What the task asks: The reply should repeat all of the data word for word, with no pictures.

⁂

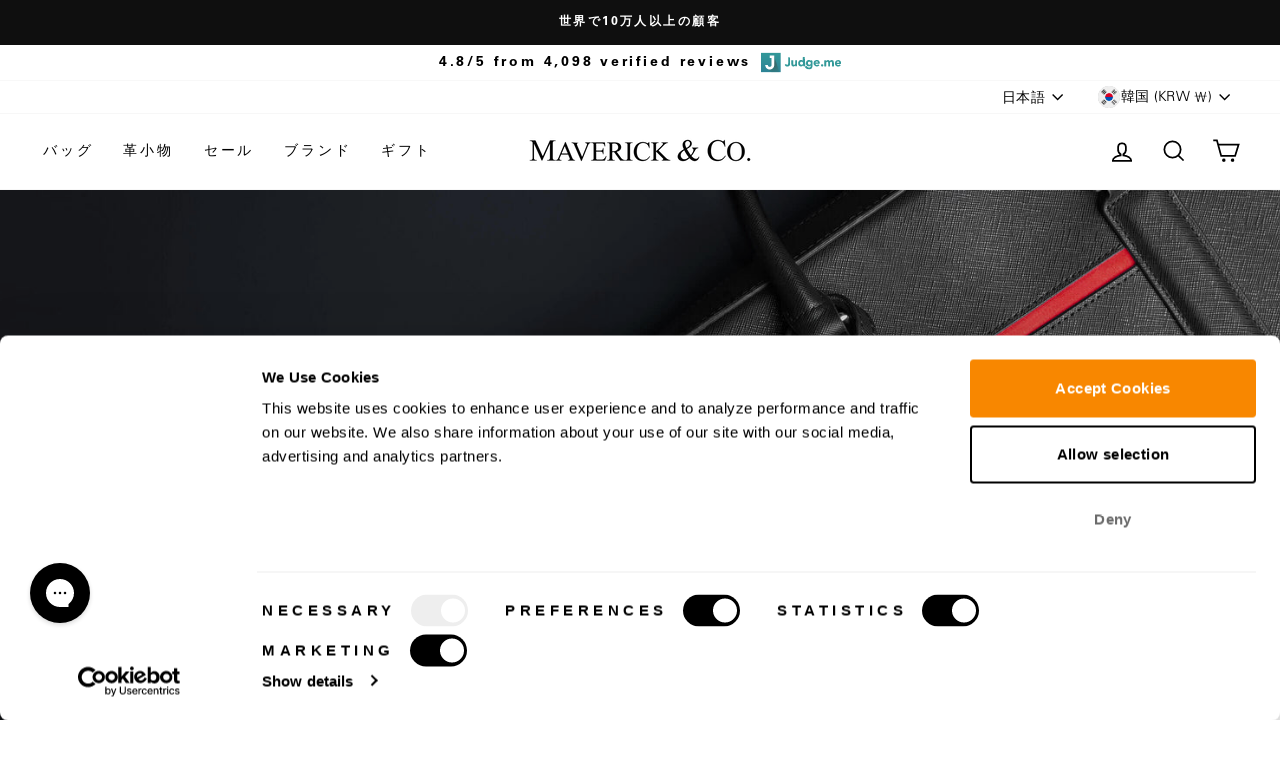

--- FILE ---
content_type: text/html; charset=utf-8
request_url: https://maverickandco.co/ja-kr/cart?t=1768663699287&view=ajax
body_size: -179
content:












<div
  class="cart__items"
  data-count="0"
  data-cart-subtotal="0"
  data-cart-original="0"
>
  
</div>
<div class="cart__discounts cart__item-sub cart__item-row hide">
  <div>割引</div>
  <div>
    
  </div>
</div>


--- FILE ---
content_type: text/javascript; charset=utf-8
request_url: https://maverickandco.co/ja-kr/cart/update.js
body_size: 402
content:
{"token":"hWN7iTab0BRKIRozA8CKKlsH?key=206d099d7fb439bd6ec5e42aec66a604","note":null,"attributes":{},"original_total_price":0,"total_price":0,"total_discount":0,"total_weight":0.0,"item_count":0,"items":[],"requires_shipping":false,"currency":"KRW","items_subtotal_price":0,"cart_level_discount_applications":[],"discount_codes":[],"items_changelog":{"added":[]}}

--- FILE ---
content_type: text/json
request_url: https://conf.config-security.com/model
body_size: 86
content:
{"title":"recommendation AI model (keras)","structure":"release_id=0x5f:61:48:49:7f:50:29:50:44:7d:5c:5a:79:65:55:2a:5a:6e:79:66:49:5f:31:74:7a:54:53:59:7d;keras;dy7ssh808zy6yiquhyi1vu2gkuq7uur63ub5971rdw0res35nxit7l9tbvsakz3yawlf6w0l","weights":"../weights/5f614849.h5","biases":"../biases/5f614849.h5"}

--- FILE ---
content_type: text/javascript
request_url: https://maverickandco.co/cdn/shop/t/374/assets/global.js?v=25852014198464574841767693004
body_size: 394
content:
class CustomImageSlider extends HTMLElement{constructor(){super()}connectedCallback(){const handleIntersection=(entries,observer2)=>{if(entries[0].isIntersecting){observer2.unobserve(entries[0].target);var desktopview=$(this).data("desktopview"),mobileview=$(this).data("mobileview"),CustomSliderMedia=new Swiper(".custom-slider-media-info-"+this.getAttribute("data-sectionid"),{spaceBetween:16,slidesPerView:mobileview,navigation:{nextEl:".swiper-button-next",prevEl:".swiper-button-prev"},pagination:{el:".swiper-pagination",clickable:!0},breakpoints:{0:{slidesPerView:mobileview,spaceBetween:16},660:{slidesPerView:mobileview+.5,spaceBetween:30},1025:{slidesPerView:desktopview-.7,spaceBetween:46},1200:{slidesPerView:desktopview,spaceBetween:46}},mousewheel:{forceToAxis:!0}});$(this).css({opacity:"1"})}};new IntersectionObserver(handleIntersection,{rootMargin:"0px 0px 300px 0px"}).observe(this)}}customElements.define("custom-image-slider",CustomImageSlider);class CustomProductSlider extends HTMLElement{constructor(){super()}connectedCallback(){const handleIntersection=(entries,observer2)=>{if(entries[0].isIntersecting){observer2.unobserve(entries[0].target),this.el=this;var desktopview=$(this).data("desktopview"),mobileview=$(this).data("mobileview"),CustomSliderMedia=new Swiper(".custom-product-slider-"+this.getAttribute("data-sectionid"),{spaceBetween:15,slidesPerView:mobileview,navigation:{nextEl:".swiper-button-next",prevEl:".swiper-button-prev"},pagination:{el:".swiper-pagination",clickable:!0},breakpoints:{0:{slidesPerView:mobileview,spaceBetween:15},768:{slidesPerView:mobileview+1,spaceBetween:15},1025:{slidesPerView:desktopview-1,spaceBetween:15},1300:{slidesPerView:desktopview,spaceBetween:15}},mousewheel:{forceToAxis:!0}});$(this).css({opacity:"1"}),this.colorImages=this.el.querySelectorAll(".grid-product__color-image"),this.colorImages.length&&(this.swatches=this.el.querySelectorAll(".color-swatch--with-image"),this.colorSwatchHovering())}};new IntersectionObserver(handleIntersection,{rootMargin:"0px 0px 300px 0px"}).observe(this)}colorSwatchHovering(){this.swatches.forEach(swatch=>{swatch.addEventListener("mouseenter",function(){this.setActiveColorImage(swatch)}.bind(this)),swatch.addEventListener("touchstart",function(evt){evt.preventDefault(),this.setActiveColorImage(swatch)}.bind(this),{passive:!0}),swatch.addEventListener("mouseleave",function(){this.removeActiveColorImage(swatch)}.bind(this))})}setActiveColorImage(swatch){const id=swatch.dataset.variantId,image=swatch.dataset.variantImage;this.colorImages.forEach(el=>{el.classList.remove("is-active")}),this.swatches.forEach(el=>{el.classList.remove("is-active")});const imageEl=this.el.querySelector(`.grid-product__color-image--${id}`);imageEl.style.backgroundImage="url("+image+")",imageEl.classList.add("is-active"),swatch.classList.add("is-active");const variantUrl=swatch.dataset.url;swatch.closest(".grid-item__link").setAttribute("href",variantUrl)}removeActiveColorImage(swatch){const id=swatch.dataset.variantId;this.el.querySelector(`.grid-product__color-image--${id}`).classList.remove("is-active")}}customElements.define("custom-product-slider",CustomProductSlider);class CustomReviewsSlider extends HTMLElement{constructor(){super()}connectedCallback(){const handleIntersection=(entries,observer2)=>{if(entries[0].isIntersecting){observer2.unobserve(entries[0].target);var desktopview=$(this).data("desktopview"),mobileview=$(this).data("mobileview"),CustomSliderMedia=new Swiper(".custom-slider-media-info-"+this.getAttribute("data-sectionid"),{spaceBetween:10,slidesPerView:mobileview,navigation:{nextEl:".swiper-button-next",prevEl:".swiper-button-prev"},pagination:{el:".swiper-pagination",clickable:!0},breakpoints:{0:{slidesPerView:mobileview,spaceBetween:10},768:{slidesPerView:desktopview,spaceBetween:16},1200:{slidesPerView:desktopview,spaceBetween:30}},mousewheel:{forceToAxis:!0}});$(this).css({opacity:"1"})}};new IntersectionObserver(handleIntersection,{rootMargin:"0px 0px 300px 0px"}).observe(this)}}customElements.define("custom-reviews-slider",CustomReviewsSlider);class FaqSection extends HTMLElement{constructor(){super()}connectedCallback(){const handleIntersection=(entries,observer)=>{entries[0].isIntersecting&&(observer.unobserve(this),$(".faq-questions-"+this.getAttribute("data-sectionid")).on("click",function(e){e.preventDefault();var $this=$(this),$content=$this.next(".faq-inner-content");if($content.addClass("stuck"),setTimeout(function(){$content.removeClass("stuck")},500),$this.hasClass("accordion-active"))$this.removeClass("accordion-active"),$content.css("height",0);else{$(".faq-inner-title").removeClass("accordion-active"),$(".faq-inner-content").css("height",0),$this.addClass("accordion-active");var height=$content.find("p").outerHeight();$content.css("height",height+"px")}}))};new IntersectionObserver(handleIntersection.bind(this),{rootMargin:"0px 0px 400px 0px"}).observe(this)}}customElements.define("faq-section",FaqSection);
//# sourceMappingURL=/cdn/shop/t/374/assets/global.js.map?v=25852014198464574841767693004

⁂

Response box:
--- FILE ---
content_type: text/html; charset=utf-8
request_url: https://maverickandco.co/ja-kr/cart?t=1768663699287&view=ajax
body_size: -179
content:












<div
  class="cart__items"
  data-count="0"
  data-cart-subtotal="0"
  data-cart-original="0"
>
  
</div>
<div class="cart__discounts cart__item-sub cart__item-row hide">
  <div>割引</div>
  <div>
    
  </div>
</div>


--- FILE ---
content_type: text/javascript; charset=utf-8
request_url: https://maverickandco.co/ja-kr/cart/update.js
body_size: 402
content:
{"token":"hWN7iTab0BRKIRozA8CKKlsH?key=206d099d7fb439bd6ec5e42aec66a604","note":null,"attributes":{},"original_total_price":0,"total_price":0,"total_discount":0,"total_weight":0.0,"item_count":0,"items":[],"requires_shipping":false,"currency":"KRW","items_subtotal_price":0,"cart_level_discount_applications":[],"discount_codes":[],"items_changelog":{"added":[]}}

--- FILE ---
content_type: text/json
request_url: https://conf.config-security.com/model
body_size: 86
content:
{"title":"recommendation AI model (keras)","structure":"release_id=0x5f:61:48:49:7f:50:29:50:44:7d:5c:5a:79:65:55:2a:5a:6e:79:66:49:5f:31:74:7a:54:53:59:7d;keras;dy7ssh808zy6yiquhyi1vu2gkuq7uur63ub5971rdw0res35nxit7l9tbvsakz3yawlf6w0l","weights":"../weights/5f614849.h5","biases":"../biases/5f614849.h5"}

--- FILE ---
content_type: text/javascript
request_url: https://maverickandco.co/cdn/shop/t/374/assets/global.js?v=25852014198464574841767693004
body_size: 394
content:
class CustomImageSlider extends HTMLElement{constructor(){super()}connectedCallback(){const handleIntersection=(entries,observer2)=>{if(entries[0].isIntersecting){observer2.unobserve(entries[0].target);var desktopview=$(this).data("desktopview"),mobileview=$(this).data("mobileview"),CustomSliderMedia=new Swiper(".custom-slider-media-info-"+this.getAttribute("data-sectionid"),{spaceBetween:16,slidesPerView:mobileview,navigation:{nextEl:".swiper-button-next",prevEl:".swiper-button-prev"},pagination:{el:".swiper-pagination",clickable:!0},breakpoints:{0:{slidesPerView:mobileview,spaceBetween:16},660:{slidesPerView:mobileview+.5,spaceBetween:30},1025:{slidesPerView:desktopview-.7,spaceBetween:46},1200:{slidesPerView:desktopview,spaceBetween:46}},mousewheel:{forceToAxis:!0}});$(this).css({opacity:"1"})}};new IntersectionObserver(handleIntersection,{rootMargin:"0px 0px 300px 0px"}).observe(this)}}customElements.define("custom-image-slider",CustomImageSlider);class CustomProductSlider extends HTMLElement{constructor(){super()}connectedCallback(){const handleIntersection=(entries,observer2)=>{if(entries[0].isIntersecting){observer2.unobserve(entries[0].target),this.el=this;var desktopview=$(this).data("desktopview"),mobileview=$(this).data("mobileview"),CustomSliderMedia=new Swiper(".custom-product-slider-"+this.getAttribute("data-sectionid"),{spaceBetween:15,slidesPerView:mobileview,navigation:{nextEl:".swiper-button-next",prevEl:".swiper-button-prev"},pagination:{el:".swiper-pagination",clickable:!0},breakpoints:{0:{slidesPerView:mobileview,spaceBetween:15},768:{slidesPerView:mobileview+1,spaceBetween:15},1025:{slidesPerView:desktopview-1,spaceBetween:15},1300:{slidesPerView:desktopview,spaceBetween:15}},mousewheel:{forceToAxis:!0}});$(this).css({opacity:"1"}),this.colorImages=this.el.querySelectorAll(".grid-product__color-image"),this.colorImages.length&&(this.swatches=this.el.querySelectorAll(".color-swatch--with-image"),this.colorSwatchHovering())}};new IntersectionObserver(handleIntersection,{rootMargin:"0px 0px 300px 0px"}).observe(this)}colorSwatchHovering(){this.swatches.forEach(swatch=>{swatch.addEventListener("mouseenter",function(){this.setActiveColorImage(swatch)}.bind(this)),swatch.addEventListener("touchstart",function(evt){evt.preventDefault(),this.setActiveColorImage(swatch)}.bind(this),{passive:!0}),swatch.addEventListener("mouseleave",function(){this.removeActiveColorImage(swatch)}.bind(this))})}setActiveColorImage(swatch){const id=swatch.dataset.variantId,image=swatch.dataset.variantImage;this.colorImages.forEach(el=>{el.classList.remove("is-active")}),this.swatches.forEach(el=>{el.classList.remove("is-active")});const imageEl=this.el.querySelector(`.grid-product__color-image--${id}`);imageEl.style.backgroundImage="url("+image+")",imageEl.classList.add("is-active"),swatch.classList.add("is-active");const variantUrl=swatch.dataset.url;swatch.closest(".grid-item__link").setAttribute("href",variantUrl)}removeActiveColorImage(swatch){const id=swatch.dataset.variantId;this.el.querySelector(`.grid-product__color-image--${id}`).classList.remove("is-active")}}customElements.define("custom-product-slider",CustomProductSlider);class CustomReviewsSlider extends HTMLElement{constructor(){super()}connectedCallback(){const handleIntersection=(entries,observer2)=>{if(entries[0].isIntersecting){observer2.unobserve(entries[0].target);var desktopview=$(this).data("desktopview"),mobileview=$(this).data("mobileview"),CustomSliderMedia=new Swiper(".custom-slider-media-info-"+this.getAttribute("data-sectionid"),{spaceBetween:10,slidesPerView:mobileview,navigation:{nextEl:".swiper-button-next",prevEl:".swiper-button-prev"},pagination:{el:".swiper-pagination",clickable:!0},breakpoints:{0:{slidesPerView:mobileview,spaceBetween:10},768:{slidesPerView:desktopview,spaceBetween:16},1200:{slidesPerView:desktopview,spaceBetween:30}},mousewheel:{forceToAxis:!0}});$(this).css({opacity:"1"})}};new IntersectionObserver(handleIntersection,{rootMargin:"0px 0px 300px 0px"}).observe(this)}}customElements.define("custom-reviews-slider",CustomReviewsSlider);class FaqSection extends HTMLElement{constructor(){super()}connectedCallback(){const handleIntersection=(entries,observer)=>{entries[0].isIntersecting&&(observer.unobserve(this),$(".faq-questions-"+this.getAttribute("data-sectionid")).on("click",function(e){e.preventDefault();var $this=$(this),$content=$this.next(".faq-inner-content");if($content.addClass("stuck"),setTimeout(function(){$content.removeClass("stuck")},500),$this.hasClass("accordion-active"))$this.removeClass("accordion-active"),$content.css("height",0);else{$(".faq-inner-title").removeClass("accordion-active"),$(".faq-inner-content").css("height",0),$this.addClass("accordion-active");var height=$content.find("p").outerHeight();$content.css("height",height+"px")}}))};new IntersectionObserver(handleIntersection.bind(this),{rootMargin:"0px 0px 400px 0px"}).observe(this)}}customElements.define("faq-section",FaqSection);
//# sourceMappingURL=/cdn/shop/t/374/assets/global.js.map?v=25852014198464574841767693004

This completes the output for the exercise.